19. No doubt, Section 89 is mandatory and in the negative form as it comes to be revealed from the language of Section which reads: “No suit shall be instituted against the board in respect of any Act purporting to be done by it in pursuance of this Act or any rules made thereunder, until their expiration of two months next after notice in writing has been delivered to, or left at, the office of the Board, stating the cause of action, the name, description and place of residence of the plaintiff and the relief which he claims; and the plaint shall contain a statement that such notice has been so delivered or left”. The tenor and temper of the language employed in the Section leaves no room for any mis-interpretation to the effect of dispensing with the notice under Section 89 and therefore so far as the warranting Section 89 is concerned, the only conclusion that the Court could arrive at is that no suit shall lie without compliance of Section 89 and in fact such a suit, as it has been instituted in the form of Wakf O.P., should not have been entertained and taken on file by the Tribunal.
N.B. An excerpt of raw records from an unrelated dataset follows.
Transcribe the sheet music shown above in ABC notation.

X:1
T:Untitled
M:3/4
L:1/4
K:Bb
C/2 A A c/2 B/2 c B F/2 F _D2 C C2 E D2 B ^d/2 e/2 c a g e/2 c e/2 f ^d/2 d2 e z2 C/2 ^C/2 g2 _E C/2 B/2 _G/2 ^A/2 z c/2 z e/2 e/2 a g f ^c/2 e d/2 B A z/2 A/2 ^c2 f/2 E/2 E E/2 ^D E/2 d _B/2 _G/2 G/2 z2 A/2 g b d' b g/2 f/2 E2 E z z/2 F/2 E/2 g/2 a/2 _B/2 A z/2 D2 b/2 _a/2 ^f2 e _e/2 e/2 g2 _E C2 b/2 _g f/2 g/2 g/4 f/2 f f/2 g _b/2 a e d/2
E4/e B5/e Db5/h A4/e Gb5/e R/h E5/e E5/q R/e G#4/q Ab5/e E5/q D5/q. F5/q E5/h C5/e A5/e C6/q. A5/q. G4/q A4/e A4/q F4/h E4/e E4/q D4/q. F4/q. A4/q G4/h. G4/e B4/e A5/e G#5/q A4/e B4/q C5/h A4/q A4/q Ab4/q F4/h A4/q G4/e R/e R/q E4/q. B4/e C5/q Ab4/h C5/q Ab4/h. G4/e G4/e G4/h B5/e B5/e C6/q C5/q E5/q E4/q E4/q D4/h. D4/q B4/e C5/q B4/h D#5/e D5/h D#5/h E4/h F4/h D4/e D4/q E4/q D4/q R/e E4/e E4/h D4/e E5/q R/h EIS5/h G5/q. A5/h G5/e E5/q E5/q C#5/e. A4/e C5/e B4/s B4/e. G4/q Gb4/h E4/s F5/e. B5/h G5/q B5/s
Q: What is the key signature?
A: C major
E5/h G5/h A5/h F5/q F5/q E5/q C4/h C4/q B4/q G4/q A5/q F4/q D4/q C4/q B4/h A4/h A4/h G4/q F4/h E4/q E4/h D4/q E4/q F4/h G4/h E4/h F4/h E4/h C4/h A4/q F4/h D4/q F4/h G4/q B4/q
20. It cannot also be argued that Section 89 applies not to the Tribunal but only to the Civil Court wherein suits are instituted since Section 83 which deals with Constitution of Tribunals etc. is specific. In Sub-Section 5 of Section 83 it is laid down: ” The Tribunal shall be deemed to be a civil court and shall have the same powers as may be exercised by a civil court under the Code of Civil Procedure,1908 (5 of 1908), while trying a suit, or executing a decree or order”. The language of the above section is plain and simple and it does not need any explanation at all so as to arrive at a different conclusion from what is meant by the language of the section and therefore there is no room to arrive at the conclusion that the mandatory provision of law under Section 89 of the Wakf Act would apply only to Civil Courts and not to the Tribunals.

21. In the light of the above legal position clarified, no judgment rendered in the past much-less those which are cited on the part of the learned counsel for the petitioner equating Section 89 of the Wakf Act with that of Section 80 of the C.P.C. under pretext that Section 89 of the Wakf Act is in pari-materia with Section 80 of the C.P.C cannot come to the rescue of the petitioner herein. On the contrary the one Judgment cited on the part of the respondents is pointed to the facts and circumstances of the case in hand and telling to the effect that cases where suits have been instituted without the issue of the notice in accordance with Section 56 as in the instant case are not maintainable.

22. This Judgment aptly applies to the facts and circumstances of the case in hand in all fours and has to be relied on, in which event the only conclusion that could be arrived at by this Court, so far as the whole of the above Civil Revision Petition is concerned, is to dismiss the same as devoid of merit.

In result,

i) the above Civil Revision Petition is devoid of merit and the same is dismissed as such.

ii) The fair and decretal order dated 26.4.2001 made in I.A. No. 186/2000 in Wakf O.P. No. 22/2001 by the Court of the Principal Subordinate Judge, Nagapattinam, is hereby confirmed.

iii) However, there shall be no order as to costs.